What to produce: Repeat the records exactly, so that each line matches the original.
*** Opening Records provided ***
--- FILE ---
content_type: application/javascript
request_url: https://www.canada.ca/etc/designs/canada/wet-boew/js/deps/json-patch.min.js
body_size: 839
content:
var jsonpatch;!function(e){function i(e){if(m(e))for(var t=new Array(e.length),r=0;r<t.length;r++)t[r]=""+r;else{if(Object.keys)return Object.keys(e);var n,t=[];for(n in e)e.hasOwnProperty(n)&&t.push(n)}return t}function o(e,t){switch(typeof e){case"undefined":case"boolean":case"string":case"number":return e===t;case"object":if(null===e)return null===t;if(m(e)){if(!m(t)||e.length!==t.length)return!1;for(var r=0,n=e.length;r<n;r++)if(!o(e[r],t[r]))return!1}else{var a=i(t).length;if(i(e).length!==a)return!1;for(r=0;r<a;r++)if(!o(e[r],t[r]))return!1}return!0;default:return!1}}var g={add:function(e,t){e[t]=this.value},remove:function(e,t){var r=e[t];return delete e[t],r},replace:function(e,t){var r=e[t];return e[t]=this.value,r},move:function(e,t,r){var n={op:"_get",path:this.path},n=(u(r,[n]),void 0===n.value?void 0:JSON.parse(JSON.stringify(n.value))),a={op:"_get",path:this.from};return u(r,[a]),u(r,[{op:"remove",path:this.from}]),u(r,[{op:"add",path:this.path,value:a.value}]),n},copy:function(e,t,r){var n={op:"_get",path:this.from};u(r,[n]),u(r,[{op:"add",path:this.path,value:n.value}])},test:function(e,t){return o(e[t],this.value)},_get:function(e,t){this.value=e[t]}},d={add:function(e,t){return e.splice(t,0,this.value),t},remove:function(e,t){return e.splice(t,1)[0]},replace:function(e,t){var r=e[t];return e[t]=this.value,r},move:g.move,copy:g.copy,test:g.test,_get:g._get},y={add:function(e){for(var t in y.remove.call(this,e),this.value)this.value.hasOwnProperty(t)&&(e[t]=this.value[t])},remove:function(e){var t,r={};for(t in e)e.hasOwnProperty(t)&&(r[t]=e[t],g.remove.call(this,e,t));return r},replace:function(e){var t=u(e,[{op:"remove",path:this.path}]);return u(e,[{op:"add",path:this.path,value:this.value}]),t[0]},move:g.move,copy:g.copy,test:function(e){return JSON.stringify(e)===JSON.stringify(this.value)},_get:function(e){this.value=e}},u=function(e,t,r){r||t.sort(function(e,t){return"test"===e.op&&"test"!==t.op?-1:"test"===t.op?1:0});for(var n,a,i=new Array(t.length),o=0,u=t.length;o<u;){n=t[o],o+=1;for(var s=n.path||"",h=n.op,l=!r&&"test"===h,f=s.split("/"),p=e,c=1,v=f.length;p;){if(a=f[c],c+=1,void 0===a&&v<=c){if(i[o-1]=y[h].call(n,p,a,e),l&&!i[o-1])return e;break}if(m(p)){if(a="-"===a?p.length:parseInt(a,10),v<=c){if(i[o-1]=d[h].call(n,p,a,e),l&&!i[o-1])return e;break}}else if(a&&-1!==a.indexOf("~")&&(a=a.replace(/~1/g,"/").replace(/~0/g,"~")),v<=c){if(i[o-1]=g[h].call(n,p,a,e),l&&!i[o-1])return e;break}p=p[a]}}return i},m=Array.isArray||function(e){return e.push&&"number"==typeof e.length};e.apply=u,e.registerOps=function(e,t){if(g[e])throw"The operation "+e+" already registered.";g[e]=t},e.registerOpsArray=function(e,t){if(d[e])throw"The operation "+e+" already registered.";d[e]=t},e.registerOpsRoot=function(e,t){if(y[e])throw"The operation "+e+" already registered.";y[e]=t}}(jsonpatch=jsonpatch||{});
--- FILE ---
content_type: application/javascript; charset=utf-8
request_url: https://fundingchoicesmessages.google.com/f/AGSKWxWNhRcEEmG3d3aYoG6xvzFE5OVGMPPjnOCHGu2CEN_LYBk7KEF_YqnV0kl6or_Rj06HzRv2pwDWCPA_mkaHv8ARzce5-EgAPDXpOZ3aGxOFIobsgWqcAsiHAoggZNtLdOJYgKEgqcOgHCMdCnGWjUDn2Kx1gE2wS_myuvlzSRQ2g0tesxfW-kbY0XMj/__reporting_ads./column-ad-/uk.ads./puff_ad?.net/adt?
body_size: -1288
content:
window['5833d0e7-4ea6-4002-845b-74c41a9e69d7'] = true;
*** Closing Records provided ***
Response area:
--- FILE ---
content_type: application/javascript
request_url: https://www.canada.ca/etc/designs/canada/wet-boew/js/deps/json-patch.min.js
body_size: 839
content:
var jsonpatch;!function(e){function i(e){if(m(e))for(var t=new Array(e.length),r=0;r<t.length;r++)t[r]=""+r;else{if(Object.keys)return Object.keys(e);var n,t=[];for(n in e)e.hasOwnProperty(n)&&t.push(n)}return t}function o(e,t){switch(typeof e){case"undefined":case"boolean":case"string":case"number":return e===t;case"object":if(null===e)return null===t;if(m(e)){if(!m(t)||e.length!==t.length)return!1;for(var r=0,n=e.length;r<n;r++)if(!o(e[r],t[r]))return!1}else{var a=i(t).length;if(i(e).length!==a)return!1;for(r=0;r<a;r++)if(!o(e[r],t[r]))return!1}return!0;default:return!1}}var g={add:function(e,t){e[t]=this.value},remove:function(e,t){var r=e[t];return delete e[t],r},replace:function(e,t){var r=e[t];return e[t]=this.value,r},move:function(e,t,r){var n={op:"_get",path:this.path},n=(u(r,[n]),void 0===n.value?void 0:JSON.parse(JSON.stringify(n.value))),a={op:"_get",path:this.from};return u(r,[a]),u(r,[{op:"remove",path:this.from}]),u(r,[{op:"add",path:this.path,value:a.value}]),n},copy:function(e,t,r){var n={op:"_get",path:this.from};u(r,[n]),u(r,[{op:"add",path:this.path,value:n.value}])},test:function(e,t){return o(e[t],this.value)},_get:function(e,t){this.value=e[t]}},d={add:function(e,t){return e.splice(t,0,this.value),t},remove:function(e,t){return e.splice(t,1)[0]},replace:function(e,t){var r=e[t];return e[t]=this.value,r},move:g.move,copy:g.copy,test:g.test,_get:g._get},y={add:function(e){for(var t in y.remove.call(this,e),this.value)this.value.hasOwnProperty(t)&&(e[t]=this.value[t])},remove:function(e){var t,r={};for(t in e)e.hasOwnProperty(t)&&(r[t]=e[t],g.remove.call(this,e,t));return r},replace:function(e){var t=u(e,[{op:"remove",path:this.path}]);return u(e,[{op:"add",path:this.path,value:this.value}]),t[0]},move:g.move,copy:g.copy,test:function(e){return JSON.stringify(e)===JSON.stringify(this.value)},_get:function(e){this.value=e}},u=function(e,t,r){r||t.sort(function(e,t){return"test"===e.op&&"test"!==t.op?-1:"test"===t.op?1:0});for(var n,a,i=new Array(t.length),o=0,u=t.length;o<u;){n=t[o],o+=1;for(var s=n.path||"",h=n.op,l=!r&&"test"===h,f=s.split("/"),p=e,c=1,v=f.length;p;){if(a=f[c],c+=1,void 0===a&&v<=c){if(i[o-1]=y[h].call(n,p,a,e),l&&!i[o-1])return e;break}if(m(p)){if(a="-"===a?p.length:parseInt(a,10),v<=c){if(i[o-1]=d[h].call(n,p,a,e),l&&!i[o-1])return e;break}}else if(a&&-1!==a.indexOf("~")&&(a=a.replace(/~1/g,"/").replace(/~0/g,"~")),v<=c){if(i[o-1]=g[h].call(n,p,a,e),l&&!i[o-1])return e;break}p=p[a]}}return i},m=Array.isArray||function(e){return e.push&&"number"==typeof e.length};e.apply=u,e.registerOps=function(e,t){if(g[e])throw"The operation "+e+" already registered.";g[e]=t},e.registerOpsArray=function(e,t){if(d[e])throw"The operation "+e+" already registered.";d[e]=t},e.registerOpsRoot=function(e,t){if(y[e])throw"The operation "+e+" already registered.";y[e]=t}}(jsonpatch=jsonpatch||{});
--- FILE ---
content_type: application/javascript; charset=utf-8
request_url: https://fundingchoicesmessages.google.com/f/AGSKWxWNhRcEEmG3d3aYoG6xvzFE5OVGMPPjnOCHGu2CEN_LYBk7KEF_YqnV0kl6or_Rj06HzRv2pwDWCPA_mkaHv8ARzce5-EgAPDXpOZ3aGxOFIobsgWqcAsiHAoggZNtLdOJYgKEgqcOgHCMdCnGWjUDn2Kx1gE2wS_myuvlzSRQ2g0tesxfW-kbY0XMj/__reporting_ads./column-ad-/uk.ads./puff_ad?.net/adt?
body_size: -1288
content:
window['5833d0e7-4ea6-4002-845b-74c41a9e69d7'] = true;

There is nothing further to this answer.